The reviews have stacked up so heavily against this film I went to the screening with zero expectations, but came out afterwards wondering what is it that makes one ordinary film an object of hate while others are deemed to be beyond reproach.

The Emoji Movie is no Toy Story or Lego Movie, but it's as least as enjoyable as the ridiculously overrated Avatar. Sure, it isn't as technically impressive, but the story's about as interesting.

The initial concept is quite clever, as it's about the emoji symbols many people use on their phones as shortcuts for words. Now imagine they are real...

TJ Miller - great in Silicon Valley - voices the lead character, Gene, who is an emoji that lives in Textopolis, a digital city inside the phone of his user Alex. On his first day at work, Gene panics when he's being used and ends up making a confusing-looking expression.

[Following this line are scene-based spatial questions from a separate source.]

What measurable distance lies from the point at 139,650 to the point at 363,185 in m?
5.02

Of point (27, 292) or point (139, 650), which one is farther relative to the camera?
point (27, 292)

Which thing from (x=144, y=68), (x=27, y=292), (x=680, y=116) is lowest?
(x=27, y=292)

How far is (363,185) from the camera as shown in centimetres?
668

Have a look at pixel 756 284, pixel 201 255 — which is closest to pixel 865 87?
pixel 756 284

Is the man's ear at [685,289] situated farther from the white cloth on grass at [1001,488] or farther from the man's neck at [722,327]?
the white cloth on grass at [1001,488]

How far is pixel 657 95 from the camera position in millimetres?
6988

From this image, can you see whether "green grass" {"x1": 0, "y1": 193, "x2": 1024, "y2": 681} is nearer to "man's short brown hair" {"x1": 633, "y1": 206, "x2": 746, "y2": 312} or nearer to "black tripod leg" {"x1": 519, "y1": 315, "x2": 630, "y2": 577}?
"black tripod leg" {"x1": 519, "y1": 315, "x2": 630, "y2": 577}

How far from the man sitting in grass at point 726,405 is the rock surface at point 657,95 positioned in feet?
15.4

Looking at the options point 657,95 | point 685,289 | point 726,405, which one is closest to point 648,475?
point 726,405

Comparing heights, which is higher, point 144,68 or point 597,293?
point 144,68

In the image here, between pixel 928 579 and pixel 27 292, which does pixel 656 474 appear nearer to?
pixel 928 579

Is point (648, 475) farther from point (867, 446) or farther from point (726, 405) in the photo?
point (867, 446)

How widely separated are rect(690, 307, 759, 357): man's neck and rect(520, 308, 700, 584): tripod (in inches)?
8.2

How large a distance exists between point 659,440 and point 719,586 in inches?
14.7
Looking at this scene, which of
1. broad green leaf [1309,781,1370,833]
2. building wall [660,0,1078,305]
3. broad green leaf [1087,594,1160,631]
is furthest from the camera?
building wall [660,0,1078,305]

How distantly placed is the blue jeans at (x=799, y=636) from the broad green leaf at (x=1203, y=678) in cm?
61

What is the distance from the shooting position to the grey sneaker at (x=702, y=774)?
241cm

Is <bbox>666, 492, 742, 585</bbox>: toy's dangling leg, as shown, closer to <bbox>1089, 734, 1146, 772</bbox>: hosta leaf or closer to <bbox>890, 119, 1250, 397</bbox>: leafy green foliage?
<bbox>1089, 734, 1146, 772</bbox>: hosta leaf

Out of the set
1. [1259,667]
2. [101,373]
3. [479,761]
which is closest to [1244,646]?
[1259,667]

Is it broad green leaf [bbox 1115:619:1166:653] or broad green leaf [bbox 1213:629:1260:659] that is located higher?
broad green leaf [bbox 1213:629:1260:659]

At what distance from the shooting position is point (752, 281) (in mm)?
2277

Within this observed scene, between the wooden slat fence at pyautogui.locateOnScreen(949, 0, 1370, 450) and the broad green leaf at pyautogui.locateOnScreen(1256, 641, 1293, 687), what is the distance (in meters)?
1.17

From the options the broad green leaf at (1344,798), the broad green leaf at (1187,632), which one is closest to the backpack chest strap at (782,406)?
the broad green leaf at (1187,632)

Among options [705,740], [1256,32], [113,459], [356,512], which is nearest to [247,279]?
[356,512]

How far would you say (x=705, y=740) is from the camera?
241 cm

Gene is considered to have malfunctioned and is sentenced to be deleted, but he breaks for it, and tries to get himself fixed. He's relying on his new friend Hi-5 (voiced by James Corden), a once-popular emoji now surplus to requirements.

Meanwhile Alex - who's hoping to impress a girl who's texted him - heads to a shop where he seeks to have his phone rebooted, which will delete all his emojis.

What follows is basically a bog-standard tale of redemption and discovery, where Gene discovers that being different isn't so bad, as well as realising that friendship matters.

It's all pretty pedestrian, with Miller's voice remaining in second gear throughout, but still good kiddie fun. Sure, there isn't much for adults to enjoy, but if you're at this film with your kids, it's their fun that matters.

As animated children's films go, this one's pretty okay. But it seems like these days everything has to be either brilliant or rubbish. As if that's ever been the case.